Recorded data

┄┄┄┄┄┄

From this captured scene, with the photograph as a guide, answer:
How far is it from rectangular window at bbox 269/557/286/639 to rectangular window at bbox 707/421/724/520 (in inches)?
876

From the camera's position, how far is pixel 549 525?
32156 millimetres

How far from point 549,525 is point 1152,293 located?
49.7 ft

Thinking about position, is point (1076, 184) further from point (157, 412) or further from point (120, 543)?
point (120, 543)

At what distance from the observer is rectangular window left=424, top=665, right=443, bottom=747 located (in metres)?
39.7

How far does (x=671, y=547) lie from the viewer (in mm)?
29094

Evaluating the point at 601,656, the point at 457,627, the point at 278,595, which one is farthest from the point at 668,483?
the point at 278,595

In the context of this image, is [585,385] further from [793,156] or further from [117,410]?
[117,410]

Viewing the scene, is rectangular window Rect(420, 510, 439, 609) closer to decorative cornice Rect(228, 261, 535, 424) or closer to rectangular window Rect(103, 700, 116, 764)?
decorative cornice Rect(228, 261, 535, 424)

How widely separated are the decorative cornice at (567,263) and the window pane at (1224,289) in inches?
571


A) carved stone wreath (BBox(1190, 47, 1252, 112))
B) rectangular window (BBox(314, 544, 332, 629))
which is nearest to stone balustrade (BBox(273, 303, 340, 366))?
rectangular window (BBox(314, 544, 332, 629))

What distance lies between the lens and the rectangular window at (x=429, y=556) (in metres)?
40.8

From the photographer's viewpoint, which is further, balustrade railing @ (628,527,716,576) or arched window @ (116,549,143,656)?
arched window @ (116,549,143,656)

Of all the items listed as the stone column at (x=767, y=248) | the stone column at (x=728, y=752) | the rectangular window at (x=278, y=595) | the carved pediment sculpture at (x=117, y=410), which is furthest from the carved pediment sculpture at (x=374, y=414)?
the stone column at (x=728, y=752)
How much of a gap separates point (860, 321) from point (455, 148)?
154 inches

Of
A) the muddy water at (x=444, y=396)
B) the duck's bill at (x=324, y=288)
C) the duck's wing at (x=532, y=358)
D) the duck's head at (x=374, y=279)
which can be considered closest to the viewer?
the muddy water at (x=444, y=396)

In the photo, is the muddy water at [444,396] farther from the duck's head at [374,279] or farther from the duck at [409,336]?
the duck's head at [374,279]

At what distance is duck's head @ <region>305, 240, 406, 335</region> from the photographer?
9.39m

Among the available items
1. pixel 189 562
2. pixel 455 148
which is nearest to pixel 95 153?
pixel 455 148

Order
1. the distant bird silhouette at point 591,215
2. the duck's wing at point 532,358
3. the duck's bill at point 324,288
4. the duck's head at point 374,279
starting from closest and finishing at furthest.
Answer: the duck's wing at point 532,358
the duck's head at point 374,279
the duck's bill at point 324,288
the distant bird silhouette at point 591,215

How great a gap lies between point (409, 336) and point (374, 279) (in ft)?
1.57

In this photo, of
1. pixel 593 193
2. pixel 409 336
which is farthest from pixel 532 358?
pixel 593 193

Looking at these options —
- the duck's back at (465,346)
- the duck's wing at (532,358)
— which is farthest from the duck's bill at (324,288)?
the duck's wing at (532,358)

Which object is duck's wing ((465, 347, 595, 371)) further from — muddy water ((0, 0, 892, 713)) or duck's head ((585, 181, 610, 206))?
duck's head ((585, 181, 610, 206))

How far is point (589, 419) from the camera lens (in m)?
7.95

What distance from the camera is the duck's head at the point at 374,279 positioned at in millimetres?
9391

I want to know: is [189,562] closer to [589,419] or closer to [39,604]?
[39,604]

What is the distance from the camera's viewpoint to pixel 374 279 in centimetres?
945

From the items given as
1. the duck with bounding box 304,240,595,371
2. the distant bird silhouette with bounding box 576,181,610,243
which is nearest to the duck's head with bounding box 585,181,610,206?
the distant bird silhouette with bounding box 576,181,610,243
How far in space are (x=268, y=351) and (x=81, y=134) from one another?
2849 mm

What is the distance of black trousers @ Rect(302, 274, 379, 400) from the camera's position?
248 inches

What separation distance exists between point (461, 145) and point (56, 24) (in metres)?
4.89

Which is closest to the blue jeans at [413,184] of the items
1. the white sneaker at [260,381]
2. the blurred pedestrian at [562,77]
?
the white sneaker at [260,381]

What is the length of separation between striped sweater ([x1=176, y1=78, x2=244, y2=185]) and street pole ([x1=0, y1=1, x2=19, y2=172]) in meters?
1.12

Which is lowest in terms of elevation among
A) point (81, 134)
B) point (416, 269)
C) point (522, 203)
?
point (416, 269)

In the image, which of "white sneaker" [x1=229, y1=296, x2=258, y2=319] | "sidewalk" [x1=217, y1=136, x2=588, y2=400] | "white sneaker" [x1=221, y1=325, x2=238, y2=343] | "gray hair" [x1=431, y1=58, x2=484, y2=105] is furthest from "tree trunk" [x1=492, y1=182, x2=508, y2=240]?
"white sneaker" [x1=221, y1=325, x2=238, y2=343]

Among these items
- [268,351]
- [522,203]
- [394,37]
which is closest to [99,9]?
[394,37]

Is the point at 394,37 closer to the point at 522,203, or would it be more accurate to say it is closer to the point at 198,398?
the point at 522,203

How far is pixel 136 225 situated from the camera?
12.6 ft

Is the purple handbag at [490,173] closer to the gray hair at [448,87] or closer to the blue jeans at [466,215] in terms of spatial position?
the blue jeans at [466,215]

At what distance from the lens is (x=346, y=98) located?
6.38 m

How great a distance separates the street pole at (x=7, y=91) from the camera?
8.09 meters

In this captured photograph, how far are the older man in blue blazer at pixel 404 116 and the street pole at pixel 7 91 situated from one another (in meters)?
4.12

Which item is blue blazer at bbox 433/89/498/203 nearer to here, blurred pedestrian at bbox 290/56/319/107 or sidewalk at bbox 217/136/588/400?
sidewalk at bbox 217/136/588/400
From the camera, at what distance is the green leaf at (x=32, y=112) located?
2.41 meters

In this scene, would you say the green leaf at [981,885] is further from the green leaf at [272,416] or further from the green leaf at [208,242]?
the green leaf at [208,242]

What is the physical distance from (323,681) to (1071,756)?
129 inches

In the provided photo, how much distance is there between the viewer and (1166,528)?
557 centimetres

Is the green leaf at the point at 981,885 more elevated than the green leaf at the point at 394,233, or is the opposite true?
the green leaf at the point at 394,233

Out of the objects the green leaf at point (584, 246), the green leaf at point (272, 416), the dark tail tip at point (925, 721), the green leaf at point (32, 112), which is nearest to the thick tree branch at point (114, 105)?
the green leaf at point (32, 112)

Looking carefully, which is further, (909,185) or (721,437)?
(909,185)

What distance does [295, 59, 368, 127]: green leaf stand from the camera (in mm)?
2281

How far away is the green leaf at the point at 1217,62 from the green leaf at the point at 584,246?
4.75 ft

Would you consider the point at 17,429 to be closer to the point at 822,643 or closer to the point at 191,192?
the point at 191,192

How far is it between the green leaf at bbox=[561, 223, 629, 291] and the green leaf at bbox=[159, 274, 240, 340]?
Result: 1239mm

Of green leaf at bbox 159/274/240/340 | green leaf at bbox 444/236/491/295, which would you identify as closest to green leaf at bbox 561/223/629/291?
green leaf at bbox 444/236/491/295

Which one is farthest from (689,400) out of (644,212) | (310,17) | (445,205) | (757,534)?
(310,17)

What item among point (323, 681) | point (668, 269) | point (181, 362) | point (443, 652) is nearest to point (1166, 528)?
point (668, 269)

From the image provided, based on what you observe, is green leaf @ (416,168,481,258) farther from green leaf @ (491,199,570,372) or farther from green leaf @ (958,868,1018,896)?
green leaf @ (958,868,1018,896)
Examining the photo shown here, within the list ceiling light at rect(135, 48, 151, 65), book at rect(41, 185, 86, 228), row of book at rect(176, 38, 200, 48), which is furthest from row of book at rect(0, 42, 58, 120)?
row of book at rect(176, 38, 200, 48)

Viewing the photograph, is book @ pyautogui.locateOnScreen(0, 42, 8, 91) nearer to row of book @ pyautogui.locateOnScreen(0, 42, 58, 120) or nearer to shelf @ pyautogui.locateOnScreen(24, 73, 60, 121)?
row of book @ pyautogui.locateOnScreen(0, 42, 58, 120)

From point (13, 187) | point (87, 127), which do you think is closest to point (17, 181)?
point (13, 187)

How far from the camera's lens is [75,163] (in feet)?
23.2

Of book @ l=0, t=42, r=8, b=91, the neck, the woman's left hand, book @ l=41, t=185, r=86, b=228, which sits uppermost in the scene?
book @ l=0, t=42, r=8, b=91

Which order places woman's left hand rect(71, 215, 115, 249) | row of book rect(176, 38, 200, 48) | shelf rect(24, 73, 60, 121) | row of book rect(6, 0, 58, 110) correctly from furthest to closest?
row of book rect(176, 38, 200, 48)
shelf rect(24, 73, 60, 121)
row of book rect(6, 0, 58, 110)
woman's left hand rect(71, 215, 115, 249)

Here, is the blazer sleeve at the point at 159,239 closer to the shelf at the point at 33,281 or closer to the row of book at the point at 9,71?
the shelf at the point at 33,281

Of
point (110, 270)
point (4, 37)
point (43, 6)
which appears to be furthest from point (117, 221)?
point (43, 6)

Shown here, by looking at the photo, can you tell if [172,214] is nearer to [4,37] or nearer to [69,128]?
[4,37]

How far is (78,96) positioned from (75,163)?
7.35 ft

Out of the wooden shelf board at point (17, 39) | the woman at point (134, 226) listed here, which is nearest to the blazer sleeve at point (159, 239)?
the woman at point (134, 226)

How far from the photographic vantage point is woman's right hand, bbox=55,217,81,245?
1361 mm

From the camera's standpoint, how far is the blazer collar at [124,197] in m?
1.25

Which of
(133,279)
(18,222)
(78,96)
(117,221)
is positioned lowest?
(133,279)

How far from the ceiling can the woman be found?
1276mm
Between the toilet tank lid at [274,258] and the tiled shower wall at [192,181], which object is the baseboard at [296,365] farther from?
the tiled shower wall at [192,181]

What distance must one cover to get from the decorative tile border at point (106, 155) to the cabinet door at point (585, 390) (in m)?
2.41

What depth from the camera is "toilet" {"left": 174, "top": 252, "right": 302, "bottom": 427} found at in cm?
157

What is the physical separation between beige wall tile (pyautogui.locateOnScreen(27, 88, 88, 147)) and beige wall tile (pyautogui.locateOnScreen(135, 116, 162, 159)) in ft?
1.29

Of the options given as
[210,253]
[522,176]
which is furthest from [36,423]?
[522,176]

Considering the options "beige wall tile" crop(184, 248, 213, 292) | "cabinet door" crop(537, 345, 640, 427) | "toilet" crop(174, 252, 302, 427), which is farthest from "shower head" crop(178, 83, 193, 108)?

┄┄┄┄┄┄

* _Exercise details_
Lay out the part of the material that opens with the line containing "What is the physical distance" and closes with the line containing "557 centimetres" as a two-column CSV with the header entry,result. Give one row per pair, with each field quoted and line breaks turned into spaces.

* _Answer to this exercise_
entry,result
"What is the physical distance from (323,681) to (1071,756)?","129 inches"
"In the provided photo, how much distance is there between the viewer and (1166,528)?","557 centimetres"